A city of insomniacs.
She moved her feet in slow, overlapping circles, a nervous gesture she had picked up around the time her parents divorced, when she was fifteen years old and just beginning high school. The friction warmed her feet, which were always a bit cold. She found the repetitive swaying motion comforting. Her mother used to pass by her bedroom and see her rocking back and forth beneath the blankets and shut the door, chastising her, “If you can’t respect the other people living in this household, at least have some respect for your own body, dear,” which always made Minny laugh. She loved her mother and still saw her once or twice a week. Every so often, she even caught sight of her father, eating in some cafeteria or moving around on the far side of a crowd, maybe balancing a pack of playing cards on the rim of a glass in the back room of a bar. He always greeted her with the same look of surprise mingled with terror, then fled before she could say anything to him. Shortly after the divorce, he had put a gun to his chest and committed suicide. He must have imagined that he was escaping from everything he had ever known. Certainly he had never expected to see his daughter again.
She didn’t blame him for running away.
She understood that she was better off than any number of other people in the city. Take Luka, for instance, who hadn’t seen either of his parents since he had died, or at least since she had met him—just the two or three neighbors he had known and the handful of students he had taught during the one short summer he had spent with Laura.
Minny heard him mumble something in his sleep, and she turned over onto her other side. Her ear was resting on the palm of her hand, which was wedged between her head and the pillow. For a moment she thought she heard someone knocking on the door. Then she realized it was only the sound of her heart beating. And then she realized that it couldn’t be the sound of her heart beating.

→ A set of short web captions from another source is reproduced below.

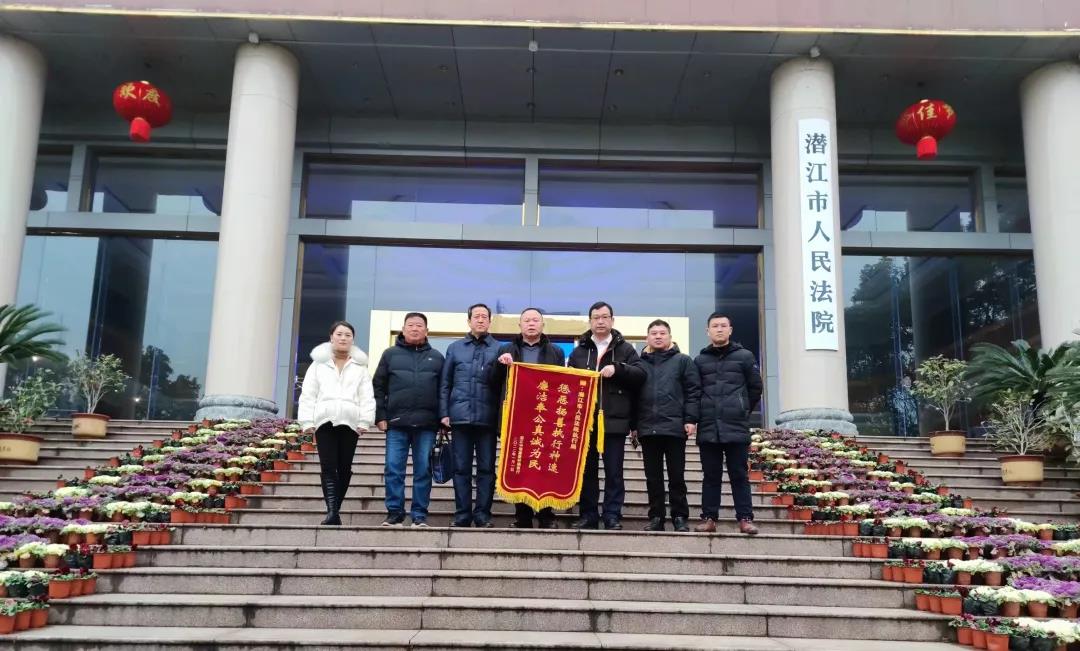 微信图片_20220125145237.jpg 微信图片_20220125145237.jpg
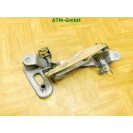 Schaltgestänge Opel Corsa D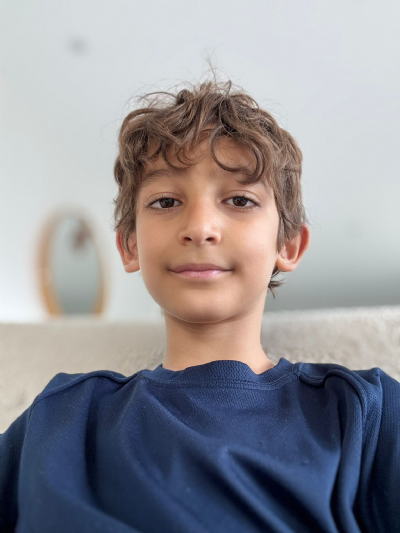 dask profil billede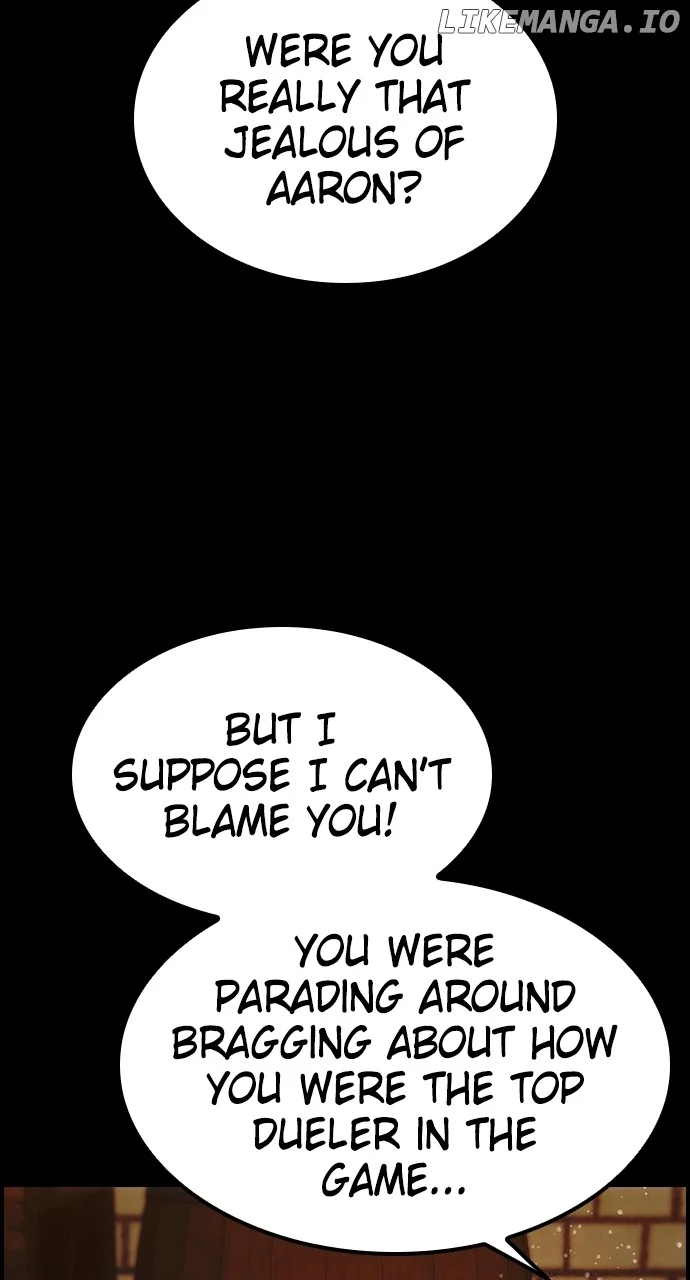 Bad Ending Maker Chapter 43 page 101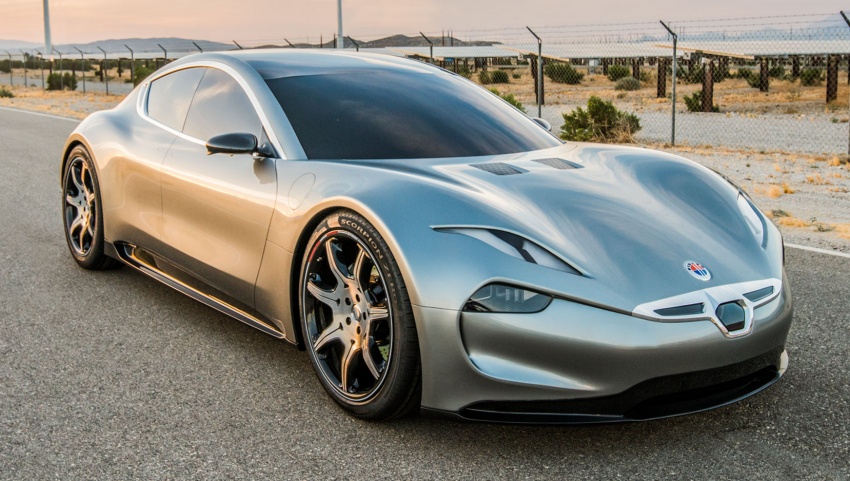 Fisker-Emotion-1-e1515033225895-850x481.jpg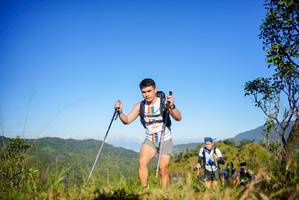 BIB: 5485
                            <button type="button" onclick="openModal(19301703)" class="btn btn-primary btn-sm float-right btn-popup" data-toggle="modal" data-target=".modal-high-quality">
                        <i class="fas fa-shopping-cart"></i> Add to Cart
                    </button>
                                            <button type="button" onclick="isThisMe(19301703, true)" class="btn btn-success btn-sm float-right btn-popup btn-isme hidden" data-toggle="tooltip" data-placement="bottom" title="นี่คือรูปของคุณใช่ไหม คลิกที่นี่เพื่อเอาเข้าอัลบั้ม">
                        <i class="fas fa-plus"></i> Add to album
                    </button>
                    <button type="button" onclick="isThisMe(19301703, false)" class="btn btn-warning btn-sm float-right btn-popup btn-isnotme hidden">
                        <i class="fas fa-ban"></i> Remove from album
                    </button>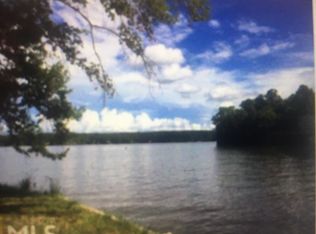 1281 Grayson Point #5, Buckhead, GA 30625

She had never been one of those people who went around the city with an invisible heart keeping time in her ears. She had always assumed that such people were undergoing some sort of mass hallucination. They had fixed their minds on something they either wished for or remembered (Luka would have teased the pun out: something they had learned by heart). And then, abracadabra, they imagined it was actually there.
But the beating she heard was unmistakable. Ba-dum. Ba-dum. Ba-dum.
She lay there listening to the sound for what must have been hours, and when finally she opened her eyes again, the light had risen outside her window and it was just as unmistakably morning.
~
The heartbeat did not go away. Several days passed and still Minny could not stop listening to it.
As it turned out, she wasn’t alone. No one in the city failed to notice it. It seemed to fill the air like a soft rain of ashes—so abundant that it revealed the smallest motions of the wind, yet so light that it barely tingled as it touched their skin. Everywhere she went, Minny saw people reflexively putting their hands to their chests as they waited alone in the lobbies of movie theaters or sat talking to one another in crowded restaurants. She knew that they were feeling for that old familiar rhythm.
Luka wrote about the phenomenon one day in the Sims Sheet. He headlined the article, HEART BEATS, PEOPLE LISTEN. It was a man-on-the-street piece, profiling some half dozen people he had confronted with a pair of questions on the subject: What did the heartbeat mean? And, Where did it come from? As usual there was no consensus of opinion. A man who identified himself as Martin Campbell said that the pattern of the heartbeat was familiar to him, but he couldn’t figure out where he remembered it from. He was only sure that it made him want to go to sleep. A woman named Linda Terrell said, “Don’t you know? There’s a giant heart buried beneath the subways. Take your shoes off. You can feel it beating in your toes.” One man claimed that the heartbeat was his own, though he would not explain how he knew this to be the case.